= Manuela Wiesler =

Austrian-Icelandic flautist (1955–2006)

Manuela Wiesler (July 22, 1955 – December 22, 2006) was an Austrian-Icelandic flautist, known for her exceptional performances, particularly of Baroque and contemporary music.

== Career ==
Manuela Wiesler was born in Itapiranga, Brazil, the daughter of an Austrian cameraman and a ballerina. In 1957 she moved with her family to Vienna, where she entered the Academy of Music in 1967, later studying in Paris. In 1973, she moved with her husband, the clarinetist Sigurður Ingvi Snorrason, to Reykjavík, Iceland, where she lived for a decade. In 1976, she won first prize in the Nordic Chamber Music Competition in Helsinki, and in 1980 she was selected to perform on Iceland's behalf in the Copenhagen Biennale for young soloists.

Wiesler's presence in Iceland encouraged local composers to write music for her, which she performed with passion and enthusiasm. Among the works especially written for her are Xanties (1976) and 21 Music Minutes (1980) by Atli Heimir Sveinsson, Sonata per Manuela and Sumarmál (1978) for flute and harpsichord by Leifur Þórarinsson, Euridice, a flute concerto by Þorkell Sigurbjörnsson (1979), and Solitude by Magnús Blöndal Jóhannsson (1981). She was also instrumental in founding the Summer Concert Series in Skálholt Cathedral, where she performed frequently as soloist and chamber musician with her co-founder, harpsichordist Helga Ingólfsdóttir.

Wiesler lived in Sweden from 1983–1985, where she remarried, but moved back to Vienna in 1985. She made many recordings for international labels, especially on the Swedish record label BIS Records.
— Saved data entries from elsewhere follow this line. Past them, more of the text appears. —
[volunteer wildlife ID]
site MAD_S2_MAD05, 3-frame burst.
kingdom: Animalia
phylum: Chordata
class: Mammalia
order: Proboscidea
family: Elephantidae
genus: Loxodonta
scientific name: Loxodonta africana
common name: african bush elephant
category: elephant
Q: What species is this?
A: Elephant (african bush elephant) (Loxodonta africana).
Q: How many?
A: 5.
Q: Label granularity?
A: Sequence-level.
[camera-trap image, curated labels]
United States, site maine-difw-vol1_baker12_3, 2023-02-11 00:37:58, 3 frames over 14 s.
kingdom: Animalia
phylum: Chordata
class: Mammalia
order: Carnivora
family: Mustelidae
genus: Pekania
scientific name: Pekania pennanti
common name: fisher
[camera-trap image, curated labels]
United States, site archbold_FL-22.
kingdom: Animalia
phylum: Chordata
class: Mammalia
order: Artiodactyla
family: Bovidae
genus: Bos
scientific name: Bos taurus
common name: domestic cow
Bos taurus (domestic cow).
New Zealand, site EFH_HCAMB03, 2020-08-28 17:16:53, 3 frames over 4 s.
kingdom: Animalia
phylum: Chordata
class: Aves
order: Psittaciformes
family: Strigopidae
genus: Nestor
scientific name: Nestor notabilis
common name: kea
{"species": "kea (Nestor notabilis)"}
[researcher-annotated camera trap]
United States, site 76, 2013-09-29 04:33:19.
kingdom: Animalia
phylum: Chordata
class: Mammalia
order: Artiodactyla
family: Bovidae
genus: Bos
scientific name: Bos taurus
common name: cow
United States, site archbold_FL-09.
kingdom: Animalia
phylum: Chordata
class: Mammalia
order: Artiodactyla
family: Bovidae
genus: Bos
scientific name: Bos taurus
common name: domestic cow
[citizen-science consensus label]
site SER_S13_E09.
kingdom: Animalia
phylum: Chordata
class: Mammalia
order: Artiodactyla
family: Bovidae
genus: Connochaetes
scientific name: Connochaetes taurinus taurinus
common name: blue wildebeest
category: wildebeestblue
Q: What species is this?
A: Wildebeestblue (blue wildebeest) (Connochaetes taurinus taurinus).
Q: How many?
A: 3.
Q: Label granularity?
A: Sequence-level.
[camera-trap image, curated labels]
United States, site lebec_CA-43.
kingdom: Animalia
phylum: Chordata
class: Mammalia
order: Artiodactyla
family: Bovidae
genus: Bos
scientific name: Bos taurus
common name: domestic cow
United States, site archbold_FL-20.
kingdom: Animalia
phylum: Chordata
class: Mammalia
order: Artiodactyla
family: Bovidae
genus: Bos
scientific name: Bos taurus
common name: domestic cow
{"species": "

She was also an influential teacher, and her students include Kolbeinn Bjarnason and Mario Caroli. She died of cancer in 2006.

== Recordings ==

- Solo Flute Music (4 LPs, 1982). Reissued, Polarfonia Classics, 2015.
- Sumartónleikar í Skálholtskirkju. Music by J.S. Bach, Páll P. Pálsson and Leifur Þórarinsson (with Helga Ingólfsdóttir, harpsichord). Fálkinn, 1979.
- Jolivet: Suite en concert (with Kroumata percussion ensemble). BIS Records, 1984.
- Icelandic Solo Flute Music (works by Leifur Þórarinsson, Atli Heimir Sveinsson, Magnús Blöndal Jóhannsson, Hjálmar H. Ragnarsson and Þorkell Sigurbjörnsson). BIS Records, 1989.
- The Russian Flute (with Roland Pöntinen, piano). BIS Records, 1990.
- Manuela plays French Solo Flute Music (works by Marin Marais, Henri Tomasi, Jean Francaix, André Jolivet, and Claude Debussy). BIS Records, 1990.
- French Flute Concertos (with Helsingborg Symphony Orchestra). BIS Records, 1992.
- Jolivet: The Complete Flute Music, vol. 1 (with Roland Pöntinen, piano). BIS Records, 1994.
- Jolivet: Flute Concerto (with Tapiola Sinfonietta). BIS Records, 1993.
- Oiseaux tendres. BIS Records, 1994.
- Jolivet: The Complete Flute Music, vol. 2. BIS Records, 1995.
- Liongate: Flute Concertos by Þorkell Sigurbjörnsson (with Southern Jutland Symphony Orchestra). BIS Records, 1995.
- Small is Beautiful: Short Pieces for Solo Flute. BIS Records, 1997.
- Vagn Holmboe: Flute Concertos nos. 1 and 2 (with Aalborg Symphony Orchestra). BIS Records, 1998.
- Bridges to Japan (with Noriko Origawa, piano). BIS Records, 2000.